Task statement —
Can you copy the records below verbatim, starting with the line that contains "How far from the lens" and continuing through the last line of the records?

(Rows of spatial question records)
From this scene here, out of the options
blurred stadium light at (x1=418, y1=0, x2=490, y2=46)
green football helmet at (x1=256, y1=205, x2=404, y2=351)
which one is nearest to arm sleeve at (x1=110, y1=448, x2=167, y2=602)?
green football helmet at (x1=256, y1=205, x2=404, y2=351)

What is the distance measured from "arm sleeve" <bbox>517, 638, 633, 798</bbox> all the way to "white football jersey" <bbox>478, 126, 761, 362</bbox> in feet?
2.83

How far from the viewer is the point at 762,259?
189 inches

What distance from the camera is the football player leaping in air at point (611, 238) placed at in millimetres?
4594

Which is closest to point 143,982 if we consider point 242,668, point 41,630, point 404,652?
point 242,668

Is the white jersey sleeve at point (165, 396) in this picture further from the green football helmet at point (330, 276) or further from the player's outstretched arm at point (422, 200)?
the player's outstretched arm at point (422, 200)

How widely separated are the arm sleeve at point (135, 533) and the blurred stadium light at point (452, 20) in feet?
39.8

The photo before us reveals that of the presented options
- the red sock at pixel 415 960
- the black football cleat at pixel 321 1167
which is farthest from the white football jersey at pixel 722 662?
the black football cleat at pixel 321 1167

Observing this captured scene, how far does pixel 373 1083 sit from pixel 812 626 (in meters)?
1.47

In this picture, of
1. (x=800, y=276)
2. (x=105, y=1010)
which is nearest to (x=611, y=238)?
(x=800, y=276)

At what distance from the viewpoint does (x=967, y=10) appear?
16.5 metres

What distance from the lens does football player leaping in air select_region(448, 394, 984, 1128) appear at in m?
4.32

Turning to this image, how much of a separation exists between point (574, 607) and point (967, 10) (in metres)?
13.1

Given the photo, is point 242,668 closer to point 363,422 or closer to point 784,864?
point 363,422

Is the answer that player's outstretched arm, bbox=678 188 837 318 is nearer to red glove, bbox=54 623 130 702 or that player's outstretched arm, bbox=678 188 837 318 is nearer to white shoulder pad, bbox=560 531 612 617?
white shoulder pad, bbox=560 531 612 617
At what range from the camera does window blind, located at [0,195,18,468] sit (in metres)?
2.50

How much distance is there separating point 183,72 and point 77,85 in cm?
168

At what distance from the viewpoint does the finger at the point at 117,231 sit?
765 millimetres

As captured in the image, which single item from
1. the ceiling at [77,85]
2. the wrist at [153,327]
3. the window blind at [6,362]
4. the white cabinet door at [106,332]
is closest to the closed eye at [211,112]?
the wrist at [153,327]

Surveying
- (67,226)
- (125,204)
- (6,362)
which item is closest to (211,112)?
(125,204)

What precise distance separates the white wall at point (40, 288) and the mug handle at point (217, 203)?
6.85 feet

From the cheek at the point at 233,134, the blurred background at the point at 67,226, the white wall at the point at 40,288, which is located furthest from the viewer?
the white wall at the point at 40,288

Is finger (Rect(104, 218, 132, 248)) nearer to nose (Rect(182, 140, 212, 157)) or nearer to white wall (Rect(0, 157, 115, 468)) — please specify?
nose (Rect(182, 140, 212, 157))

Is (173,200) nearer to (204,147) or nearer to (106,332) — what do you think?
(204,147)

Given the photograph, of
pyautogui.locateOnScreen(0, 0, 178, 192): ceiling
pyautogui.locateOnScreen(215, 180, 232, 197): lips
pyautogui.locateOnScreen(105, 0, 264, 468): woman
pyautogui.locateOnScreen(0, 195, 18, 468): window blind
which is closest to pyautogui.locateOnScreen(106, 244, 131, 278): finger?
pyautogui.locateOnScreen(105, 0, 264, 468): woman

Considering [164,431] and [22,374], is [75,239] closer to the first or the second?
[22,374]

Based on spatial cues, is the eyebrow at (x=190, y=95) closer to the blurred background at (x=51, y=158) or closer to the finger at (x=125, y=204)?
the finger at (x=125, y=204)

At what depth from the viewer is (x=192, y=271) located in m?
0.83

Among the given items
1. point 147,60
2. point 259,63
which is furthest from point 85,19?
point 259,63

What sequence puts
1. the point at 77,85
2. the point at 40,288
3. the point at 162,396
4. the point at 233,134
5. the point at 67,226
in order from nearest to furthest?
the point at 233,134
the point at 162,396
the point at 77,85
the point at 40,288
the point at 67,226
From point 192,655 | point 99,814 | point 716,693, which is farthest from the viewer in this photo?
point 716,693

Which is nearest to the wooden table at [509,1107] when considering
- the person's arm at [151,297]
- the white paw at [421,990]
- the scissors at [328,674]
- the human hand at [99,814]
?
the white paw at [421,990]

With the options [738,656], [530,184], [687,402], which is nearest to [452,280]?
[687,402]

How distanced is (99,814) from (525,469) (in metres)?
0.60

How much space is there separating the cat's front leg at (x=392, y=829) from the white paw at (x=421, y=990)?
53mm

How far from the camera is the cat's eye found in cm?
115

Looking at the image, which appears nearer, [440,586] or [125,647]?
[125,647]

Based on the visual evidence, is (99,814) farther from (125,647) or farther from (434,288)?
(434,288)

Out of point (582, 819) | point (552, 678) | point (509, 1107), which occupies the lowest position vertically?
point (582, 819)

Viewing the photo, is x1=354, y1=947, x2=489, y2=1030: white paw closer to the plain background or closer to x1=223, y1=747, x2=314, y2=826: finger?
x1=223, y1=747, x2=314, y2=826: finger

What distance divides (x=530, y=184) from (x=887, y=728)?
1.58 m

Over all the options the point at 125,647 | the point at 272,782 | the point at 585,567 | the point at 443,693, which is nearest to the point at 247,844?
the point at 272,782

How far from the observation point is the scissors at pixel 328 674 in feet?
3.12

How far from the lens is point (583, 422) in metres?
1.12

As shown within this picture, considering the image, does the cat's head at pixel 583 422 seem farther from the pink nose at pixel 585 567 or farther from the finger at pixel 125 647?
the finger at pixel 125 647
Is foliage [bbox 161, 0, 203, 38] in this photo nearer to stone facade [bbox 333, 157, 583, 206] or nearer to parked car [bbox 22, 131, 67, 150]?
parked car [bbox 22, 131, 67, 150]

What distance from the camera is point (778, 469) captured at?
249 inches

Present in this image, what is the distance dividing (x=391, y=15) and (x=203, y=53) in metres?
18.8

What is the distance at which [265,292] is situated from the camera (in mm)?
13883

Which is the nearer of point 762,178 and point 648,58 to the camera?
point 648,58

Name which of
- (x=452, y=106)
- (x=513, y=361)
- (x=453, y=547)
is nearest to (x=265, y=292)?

Output for this exercise —
How far from the lens is point (583, 422) in metres?
1.12

As shown within this picture, considering the image, does the cat's head at pixel 583 422 seem farther from the pink nose at pixel 585 567 or farther from the finger at pixel 125 647?
the finger at pixel 125 647
Is foliage [bbox 161, 0, 203, 38] in this photo nearer to stone facade [bbox 333, 157, 583, 206] or nearer to parked car [bbox 22, 131, 67, 150]?
parked car [bbox 22, 131, 67, 150]

What distance from the camera is point (778, 469) captured at?
249 inches

Present in this image, what is the distance dividing (x=391, y=15) and (x=203, y=53) in metres?
18.8

What is the distance at which [265,292] is situated from the camera (in mm)?
13883

Which is the nearer of point 762,178 and point 648,58 to the camera?
point 648,58

Name which of
- (x=452, y=106)
- (x=513, y=361)
- (x=453, y=547)
is nearest to (x=265, y=292)?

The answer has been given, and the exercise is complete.